- _Goal a_:
State how many lines of the records contain the string "fill". Give only the number.

● ● ● ● ● ● ●

# i5 vs AMD A6



## Baldie559 (Nov 30, 2006)

I'm in a dilemma right now choosing between a Toshiba P755-S5265 (i5) or a Toshiba L775D-S7226 (AMD A6). The screen size between the two is a difference of course as well as a blu ray player on the S7226, but I'm more into whats going to give me quality and options down the road.

I do alot of multitasking, websurfing, movies. Not really a gamer but thought of trying it out. Alot of threads I've read said i5 for everyday tasks while if gaming, AMD has the best graphics processors even though their clocks are slower. 

Just wanted to get everyone's feedback.

Thanks.


----------



## GZ (Jan 31, 2010)

The i5 is a good processor, the people saying it is for everyday tasks are underselling it a bit. The i3 is the "everyday" task CPU. The i5 is powerful enough to run any software well, although I find the Intel processors pricey.

The AMD A6 is one of AMDs new APUs. They are built more like the i3/5/7 in regard that it has the graphics integrated into the CPU rather than using a northbridge/iMCH. 

Could you provide the retail links for the two laptops?


----------



## Wrench97 (May 10, 2008)

I just picked up a L755-S5274 with the i5 no complaints here, it's not comparable to a quad core desktop with a gaming card but so far it handles photoshop very well runs dumps more then twice as fast as the old T1300 did.
The biggest down side to AMD chipped laptops I see is the heat from the CPU this runs high 30's low 40's C all day, most AMD laptop's are in the 50c range.


----------



## Rich-M (May 2, 2007)

For laptops I would stay with Intel, as I have never seen a laptop move decently with an Amd cpu but desktops is another story IMHO.


----------

● ● ● ● ● ● ●

- _Goal b_:
In the forum thread comparing the i5 and the AMD A6, which processor does GZ call the "everyday" task CPU?

● ● ● ● ● ● ●

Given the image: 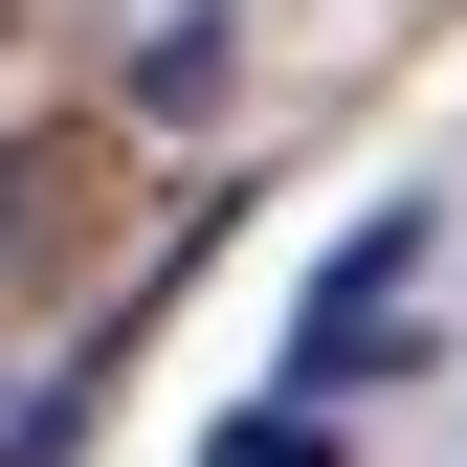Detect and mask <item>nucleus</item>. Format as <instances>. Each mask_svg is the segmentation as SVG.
<instances>
[{
	"label": "nucleus",
	"mask_w": 467,
	"mask_h": 467,
	"mask_svg": "<svg viewBox=\"0 0 467 467\" xmlns=\"http://www.w3.org/2000/svg\"><path fill=\"white\" fill-rule=\"evenodd\" d=\"M423 245H445V223H423V201H379L357 245L312 267V312H289V400H312V423L357 400V357H379V312H400V289H423Z\"/></svg>",
	"instance_id": "f257e3e1"
},
{
	"label": "nucleus",
	"mask_w": 467,
	"mask_h": 467,
	"mask_svg": "<svg viewBox=\"0 0 467 467\" xmlns=\"http://www.w3.org/2000/svg\"><path fill=\"white\" fill-rule=\"evenodd\" d=\"M111 89L179 134V111H223V0H111Z\"/></svg>",
	"instance_id": "f03ea898"
},
{
	"label": "nucleus",
	"mask_w": 467,
	"mask_h": 467,
	"mask_svg": "<svg viewBox=\"0 0 467 467\" xmlns=\"http://www.w3.org/2000/svg\"><path fill=\"white\" fill-rule=\"evenodd\" d=\"M223 467H334V445H312V400H267V423H223Z\"/></svg>",
	"instance_id": "7ed1b4c3"
}]
</instances>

● ● ● ● ● ● ●

- _Complete response a_:
3

- _Complete response b_:
The i3.